* _Provided data_

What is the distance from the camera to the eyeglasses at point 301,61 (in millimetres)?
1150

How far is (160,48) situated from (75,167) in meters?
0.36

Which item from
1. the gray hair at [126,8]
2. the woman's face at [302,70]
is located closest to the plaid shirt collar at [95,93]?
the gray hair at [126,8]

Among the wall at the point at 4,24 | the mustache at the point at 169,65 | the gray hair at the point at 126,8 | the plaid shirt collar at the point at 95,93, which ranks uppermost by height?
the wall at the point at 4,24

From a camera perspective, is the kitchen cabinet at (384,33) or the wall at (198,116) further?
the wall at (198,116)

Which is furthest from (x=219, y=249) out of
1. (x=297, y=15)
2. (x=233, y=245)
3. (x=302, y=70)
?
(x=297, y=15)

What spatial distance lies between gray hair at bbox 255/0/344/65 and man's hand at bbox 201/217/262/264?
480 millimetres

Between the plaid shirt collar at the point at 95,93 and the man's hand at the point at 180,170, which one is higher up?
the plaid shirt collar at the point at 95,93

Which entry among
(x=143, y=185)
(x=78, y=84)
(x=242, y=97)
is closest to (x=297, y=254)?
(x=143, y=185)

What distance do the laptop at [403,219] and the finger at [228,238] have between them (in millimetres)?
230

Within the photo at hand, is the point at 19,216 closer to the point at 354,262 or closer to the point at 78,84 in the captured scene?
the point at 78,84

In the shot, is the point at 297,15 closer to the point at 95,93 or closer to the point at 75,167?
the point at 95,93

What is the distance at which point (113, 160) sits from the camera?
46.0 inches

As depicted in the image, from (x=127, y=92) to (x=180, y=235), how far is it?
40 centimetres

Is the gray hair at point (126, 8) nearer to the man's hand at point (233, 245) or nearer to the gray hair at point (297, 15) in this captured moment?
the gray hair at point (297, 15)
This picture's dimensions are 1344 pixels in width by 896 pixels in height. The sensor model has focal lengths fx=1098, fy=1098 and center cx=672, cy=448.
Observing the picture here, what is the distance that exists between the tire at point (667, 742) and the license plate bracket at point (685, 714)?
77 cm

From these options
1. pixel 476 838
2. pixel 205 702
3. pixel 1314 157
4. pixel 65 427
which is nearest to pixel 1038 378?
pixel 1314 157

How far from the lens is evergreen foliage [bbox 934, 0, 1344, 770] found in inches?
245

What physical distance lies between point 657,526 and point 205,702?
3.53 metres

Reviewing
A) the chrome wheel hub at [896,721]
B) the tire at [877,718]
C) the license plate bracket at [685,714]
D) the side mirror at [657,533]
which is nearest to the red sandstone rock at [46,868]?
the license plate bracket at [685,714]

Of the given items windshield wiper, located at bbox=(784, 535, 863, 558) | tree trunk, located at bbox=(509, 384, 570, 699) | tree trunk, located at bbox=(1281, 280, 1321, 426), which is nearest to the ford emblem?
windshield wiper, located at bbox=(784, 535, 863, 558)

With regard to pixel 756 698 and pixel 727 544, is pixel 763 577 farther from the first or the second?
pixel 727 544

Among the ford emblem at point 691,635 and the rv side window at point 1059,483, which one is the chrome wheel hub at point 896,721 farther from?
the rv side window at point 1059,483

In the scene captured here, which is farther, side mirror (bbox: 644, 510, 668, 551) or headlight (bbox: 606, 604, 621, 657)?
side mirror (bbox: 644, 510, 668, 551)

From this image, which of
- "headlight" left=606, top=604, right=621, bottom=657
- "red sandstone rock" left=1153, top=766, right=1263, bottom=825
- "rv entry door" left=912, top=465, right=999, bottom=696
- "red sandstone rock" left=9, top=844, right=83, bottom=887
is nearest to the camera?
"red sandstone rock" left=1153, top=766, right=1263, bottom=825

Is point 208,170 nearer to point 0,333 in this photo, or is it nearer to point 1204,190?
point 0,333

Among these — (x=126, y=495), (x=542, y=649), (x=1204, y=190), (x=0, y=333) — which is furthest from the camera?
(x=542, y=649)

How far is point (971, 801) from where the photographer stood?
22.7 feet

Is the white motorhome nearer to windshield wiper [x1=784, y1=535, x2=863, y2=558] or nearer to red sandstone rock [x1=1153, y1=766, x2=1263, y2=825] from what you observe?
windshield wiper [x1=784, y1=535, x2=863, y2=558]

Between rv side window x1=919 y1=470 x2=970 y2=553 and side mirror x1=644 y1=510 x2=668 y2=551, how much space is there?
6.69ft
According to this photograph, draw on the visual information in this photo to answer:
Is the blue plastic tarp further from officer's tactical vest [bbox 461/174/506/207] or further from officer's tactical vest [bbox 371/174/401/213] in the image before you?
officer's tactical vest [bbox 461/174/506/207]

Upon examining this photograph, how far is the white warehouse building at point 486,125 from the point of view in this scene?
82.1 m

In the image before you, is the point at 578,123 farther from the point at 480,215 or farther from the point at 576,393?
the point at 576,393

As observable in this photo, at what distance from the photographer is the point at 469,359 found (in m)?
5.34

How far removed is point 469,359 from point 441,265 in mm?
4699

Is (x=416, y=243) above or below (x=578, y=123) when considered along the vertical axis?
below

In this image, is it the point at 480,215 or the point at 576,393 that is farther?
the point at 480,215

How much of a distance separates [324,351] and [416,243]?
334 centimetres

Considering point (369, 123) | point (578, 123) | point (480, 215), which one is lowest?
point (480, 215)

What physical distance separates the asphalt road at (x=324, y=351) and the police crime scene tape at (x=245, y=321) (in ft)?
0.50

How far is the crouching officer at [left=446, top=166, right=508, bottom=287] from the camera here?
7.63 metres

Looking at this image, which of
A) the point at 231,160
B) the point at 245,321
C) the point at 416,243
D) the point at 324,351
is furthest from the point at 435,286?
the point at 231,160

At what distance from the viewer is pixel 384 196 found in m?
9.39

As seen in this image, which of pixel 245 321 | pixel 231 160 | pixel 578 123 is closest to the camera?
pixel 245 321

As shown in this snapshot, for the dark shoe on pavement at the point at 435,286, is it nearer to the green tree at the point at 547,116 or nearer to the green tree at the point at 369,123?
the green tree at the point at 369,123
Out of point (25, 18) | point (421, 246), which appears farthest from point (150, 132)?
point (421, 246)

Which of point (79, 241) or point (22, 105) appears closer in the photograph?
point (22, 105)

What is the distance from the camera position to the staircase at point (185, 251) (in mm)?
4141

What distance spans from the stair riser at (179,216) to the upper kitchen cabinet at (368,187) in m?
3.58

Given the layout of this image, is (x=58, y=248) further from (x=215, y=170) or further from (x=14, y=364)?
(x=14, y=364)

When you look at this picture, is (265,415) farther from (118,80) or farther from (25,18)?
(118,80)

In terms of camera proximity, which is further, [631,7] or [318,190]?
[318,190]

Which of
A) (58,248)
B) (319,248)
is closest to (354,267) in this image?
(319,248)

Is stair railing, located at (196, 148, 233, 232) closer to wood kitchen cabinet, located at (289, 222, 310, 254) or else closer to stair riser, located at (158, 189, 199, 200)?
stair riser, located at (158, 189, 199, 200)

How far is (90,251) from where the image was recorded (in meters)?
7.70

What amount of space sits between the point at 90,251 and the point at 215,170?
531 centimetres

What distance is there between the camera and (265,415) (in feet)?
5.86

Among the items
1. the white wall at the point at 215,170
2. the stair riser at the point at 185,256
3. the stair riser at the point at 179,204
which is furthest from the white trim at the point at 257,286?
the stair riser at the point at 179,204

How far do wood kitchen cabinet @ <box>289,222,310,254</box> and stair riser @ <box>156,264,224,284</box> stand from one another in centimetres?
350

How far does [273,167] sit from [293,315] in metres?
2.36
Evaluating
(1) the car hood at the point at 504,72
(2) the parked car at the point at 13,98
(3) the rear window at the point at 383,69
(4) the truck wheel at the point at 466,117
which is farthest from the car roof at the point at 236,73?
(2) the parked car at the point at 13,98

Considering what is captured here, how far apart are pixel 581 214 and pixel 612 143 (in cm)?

* _What to produce_
Please turn the records starting with the line with "Is point 208,170" and going on through the line with "7.63 metres" into a two-column CSV with the headers input and output. Each record gets one row, with its text under input and its answer under output, every field quoted and any line breaks changed to spaces.

* _The answer_
input,output
"Is point 208,170 nearer to point 0,333 in this photo, or is it nearer to point 1204,190?","point 0,333"
"Among these — (x=126, y=495), (x=542, y=649), (x=1204, y=190), (x=0, y=333) — which is furthest from the camera?","(x=542, y=649)"
"How far is point (971, 801) from where the photographer stood?","22.7 feet"
"Is the white motorhome nearer to windshield wiper [x1=784, y1=535, x2=863, y2=558] or nearer to red sandstone rock [x1=1153, y1=766, x2=1263, y2=825] from what you observe?","windshield wiper [x1=784, y1=535, x2=863, y2=558]"
"Between rv side window x1=919 y1=470 x2=970 y2=553 and side mirror x1=644 y1=510 x2=668 y2=551, how much space is there?","6.69ft"
"According to this photograph, draw on the visual information in this photo to answer: Is the blue plastic tarp further from officer's tactical vest [bbox 461/174/506/207] or further from officer's tactical vest [bbox 371/174/401/213] in the image before you?","officer's tactical vest [bbox 461/174/506/207]"
"Upon examining this photograph, how far is the white warehouse building at point 486,125 from the point of view in this scene?","82.1 m"
"In the image before you, is the point at 578,123 farther from the point at 480,215 or farther from the point at 576,393?","the point at 576,393"
"As observable in this photo, at what distance from the photographer is the point at 469,359 found (in m)?","5.34"
"How far removed is point 469,359 from point 441,265 in mm?","4699"
"Is (x=416, y=243) above or below (x=578, y=123) when considered along the vertical axis?","below"
"In this image, is it the point at 480,215 or the point at 576,393 that is farther?","the point at 480,215"
"How much of a distance separates [324,351] and [416,243]?","334 centimetres"
"Considering point (369, 123) | point (578, 123) | point (480, 215), which one is lowest?","point (480, 215)"
"What physical distance separates the asphalt road at (x=324, y=351) and the police crime scene tape at (x=245, y=321) (in ft)?","0.50"
"How far is the crouching officer at [left=446, top=166, right=508, bottom=287] from the camera here?","7.63 metres"